Les Vacances de Tora-san (Tora-san 43)

Tora-san 43
C’est dur d’être un homme : Les Vacances de Tora-san (Otoko wa tsurai yo: Torajirō no kyūjitsu)
Yôji Yamada – 1990

Arc Mitsuo, deuxième épisode. Toujours plaisant, même si l’effet de surprise n’est plus là et que l’histoire est moins enlevée que la précédente. En fait, l’amourette naissante entre Mitsuo et Izumi m’a moins intéressé que les relations entre l’enfant terrible et ses parents qui, par contrecoup, bénéficient de davantage de temps de présence à l’écran. Hiroshi m’amuse beaucoup dans sa posture de père bourru qui essaye de se poser en père de famille sérieux, accroché à son quotidien. Il pichte aussi pas mal, mais c’est touchant car comme Mitsuo kun a la permission de boire, cela donne lieu à des scènes où le langage universel de l’alcool permet au père et au fils de se rapprocher. Quant à Sakura, elle excelle dans son rôle de mère poule qui dit n’importe quoi (« Ces derniers temps, tu fais n’importe quoi. As-tu discuté dernièrement société et économie avec papa ? ») pour essayer de raisonner son fils. La famille Suwa prend le pas sur la famille Kuruma (apparitions mineures de l’oncle et de la tante) et ça me va, cela permet de de donner plus d’authenticité au couple Sakura/Hiroshi.

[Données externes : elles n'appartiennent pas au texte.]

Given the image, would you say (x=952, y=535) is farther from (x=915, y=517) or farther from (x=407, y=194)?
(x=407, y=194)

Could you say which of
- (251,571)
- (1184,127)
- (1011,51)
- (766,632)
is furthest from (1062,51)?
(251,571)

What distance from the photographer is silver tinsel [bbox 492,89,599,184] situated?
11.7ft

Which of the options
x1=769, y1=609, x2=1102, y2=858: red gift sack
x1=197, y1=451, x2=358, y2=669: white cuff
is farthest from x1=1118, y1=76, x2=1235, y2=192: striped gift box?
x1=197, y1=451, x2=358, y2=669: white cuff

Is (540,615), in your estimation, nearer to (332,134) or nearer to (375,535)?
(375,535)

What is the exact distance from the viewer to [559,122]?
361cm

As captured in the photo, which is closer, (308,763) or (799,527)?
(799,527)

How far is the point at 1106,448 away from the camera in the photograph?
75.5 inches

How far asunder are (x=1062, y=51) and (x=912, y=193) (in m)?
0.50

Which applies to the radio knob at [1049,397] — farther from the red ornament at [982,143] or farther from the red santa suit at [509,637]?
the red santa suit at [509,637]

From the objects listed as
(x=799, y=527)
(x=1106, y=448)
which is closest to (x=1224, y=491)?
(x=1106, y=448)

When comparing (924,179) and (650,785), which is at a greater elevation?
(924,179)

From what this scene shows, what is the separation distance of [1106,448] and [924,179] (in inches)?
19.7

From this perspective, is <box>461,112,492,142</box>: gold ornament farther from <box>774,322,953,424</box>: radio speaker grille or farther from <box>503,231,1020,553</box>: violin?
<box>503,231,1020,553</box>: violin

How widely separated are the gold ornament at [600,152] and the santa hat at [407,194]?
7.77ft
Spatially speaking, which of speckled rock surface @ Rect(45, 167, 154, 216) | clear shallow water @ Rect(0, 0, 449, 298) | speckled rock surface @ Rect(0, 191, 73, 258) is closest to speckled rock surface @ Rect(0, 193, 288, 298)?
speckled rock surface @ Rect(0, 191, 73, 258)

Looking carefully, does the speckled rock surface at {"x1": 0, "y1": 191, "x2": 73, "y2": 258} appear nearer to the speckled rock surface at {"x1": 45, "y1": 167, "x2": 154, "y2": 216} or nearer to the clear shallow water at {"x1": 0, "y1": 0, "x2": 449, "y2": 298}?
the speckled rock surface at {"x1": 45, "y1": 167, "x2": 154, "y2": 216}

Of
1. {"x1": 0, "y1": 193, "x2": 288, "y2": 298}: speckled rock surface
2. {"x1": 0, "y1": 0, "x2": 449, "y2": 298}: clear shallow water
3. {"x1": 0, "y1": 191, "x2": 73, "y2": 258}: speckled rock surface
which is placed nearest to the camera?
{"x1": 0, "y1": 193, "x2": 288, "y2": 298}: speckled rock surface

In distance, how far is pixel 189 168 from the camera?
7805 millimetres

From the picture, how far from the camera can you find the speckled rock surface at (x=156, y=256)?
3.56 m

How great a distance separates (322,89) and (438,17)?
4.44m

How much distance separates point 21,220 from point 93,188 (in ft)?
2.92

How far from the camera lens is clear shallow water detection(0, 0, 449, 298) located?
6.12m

En fait, le problème vient surtout du peu de temps de présence de Tora. La maladie d’Atsumi se faisant à cette époque bien plus invalidante, on peut penser que Yamada a encore plus écrit son script de manière à privilégier Mitsuo plutôt que son oncle. Reste qu’Atsumi, en dépit d’une flamme vacillante, parvient encore à illuminer les scènes où il apparaît. Ajoutons aussi la présence de deux personnages secondaires intéressants : le père d’Izumi, joué par Akira Terao dont la douceur fait un joli contraste avec la fièvre du matsuri de la petite ville de Hita, et Mari Natsuki, la mère (Reiko). J’étais un peu sceptique par son personnage dans le précédent épisode, mais finalement il prend de l’épaisseur, donnant lieu à deux excellentes scènes.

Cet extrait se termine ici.